B. Hentschel, U. Sirin, and S. Idreos, “Entropy-Learned Hashing Constant Time Hashing with Controllable Uniformity,” in ACM SIGMOD International Conference on Management of Data, 2022.
entropylearnedhashing.pdf1.14 MB


Hashing is a widely used technique for creating uniformly random numbers from arbitrary input data. It is a core component in relational data systems, key-value stores, compilers, networks and many more areas used for a wide range of operations including indexing, partitioning, filters, and sketches. Due to both the computational and data heavy nature of hashing in such operations, numerous recent studies observe that hashing emerges as a core bottleneck in modern systems.
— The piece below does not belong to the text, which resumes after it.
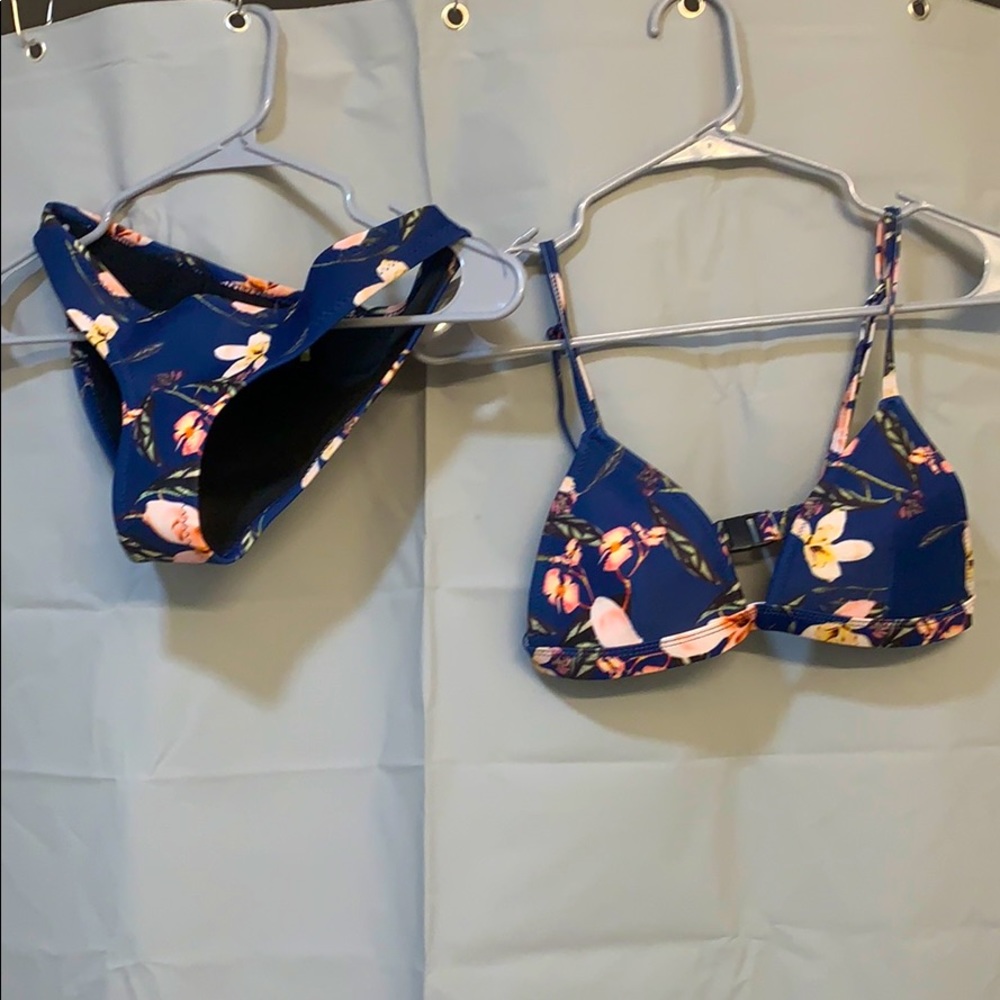 Navy floral swimsuit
For example, a typical complex database query (TPC-H) could spend 50% of its total cost in hash tables, while Google spends at least 2% of its total computational cost across all systems on C++ hash tables, resulting in a massive yearly footprint coming from just a single operation.

In this paper we propose a new method, called Entropy-Learned Hashing, which reduces the computational cost of hashing by up to an order of magnitude. The key question we ask is “how much randomness is needed?”: We look at hashing from a pseudorandom point of view, wherein hashing is viewed as extracting randomness from a data source to create random outputs and we show that state-of-the-art hash functions do too much work. Entropy-Learned Hashing 1) models and estimates the randomness (entropy) of the input data, and then 2) creates data-specific hash functions that use only the parts of the data that are needed to differentiate the outputs. Thus the resulting hash functions can minimize the amount of computation needed while we prove that they act similarly to traditional hash functions in terms of the uniformity of their outputs. We test Entropy-Learned Hashing across diverse and core hashing operations such as hash tables, Bloom filters, and partitioning and we observe an increase in throughput in the order of 3.7X, 4.0X, and 14X respectively compared to the best in-class hash functions and implementations used at scale by Google and Meta.